##### The records #####

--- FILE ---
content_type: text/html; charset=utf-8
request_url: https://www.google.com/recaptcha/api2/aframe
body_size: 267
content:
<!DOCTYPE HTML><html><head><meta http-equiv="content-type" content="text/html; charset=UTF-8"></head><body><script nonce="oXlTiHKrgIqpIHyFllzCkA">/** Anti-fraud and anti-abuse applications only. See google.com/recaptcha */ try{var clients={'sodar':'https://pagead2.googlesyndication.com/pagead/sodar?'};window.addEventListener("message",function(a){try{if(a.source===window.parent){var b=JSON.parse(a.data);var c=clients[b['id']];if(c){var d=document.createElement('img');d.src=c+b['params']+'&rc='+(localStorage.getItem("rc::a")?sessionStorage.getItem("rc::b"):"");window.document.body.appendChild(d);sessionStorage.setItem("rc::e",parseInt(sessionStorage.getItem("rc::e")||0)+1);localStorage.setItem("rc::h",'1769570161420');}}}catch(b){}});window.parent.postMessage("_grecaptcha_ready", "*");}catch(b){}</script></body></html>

#####

Task statement: Exactly what appears above must be set down again in full.

Task solution:
--- FILE ---
content_type: text/html; charset=utf-8
request_url: https://www.google.com/recaptcha/api2/aframe
body_size: 267
content:
<!DOCTYPE HTML><html><head><meta http-equiv="content-type" content="text/html; charset=UTF-8"></head><body><script nonce="oXlTiHKrgIqpIHyFllzCkA">/** Anti-fraud and anti-abuse applications only. See google.com/recaptcha */ try{var clients={'sodar':'https://pagead2.googlesyndication.com/pagead/sodar?'};window.addEventListener("message",function(a){try{if(a.source===window.parent){var b=JSON.parse(a.data);var c=clients[b['id']];if(c){var d=document.createElement('img');d.src=c+b['params']+'&rc='+(localStorage.getItem("rc::a")?sessionStorage.getItem("rc::b"):"");window.document.body.appendChild(d);sessionStorage.setItem("rc::e",parseInt(sessionStorage.getItem("rc::e")||0)+1);localStorage.setItem("rc::h",'1769570161420');}}}catch(b){}});window.parent.postMessage("_grecaptcha_ready", "*");}catch(b){}</script></body></html>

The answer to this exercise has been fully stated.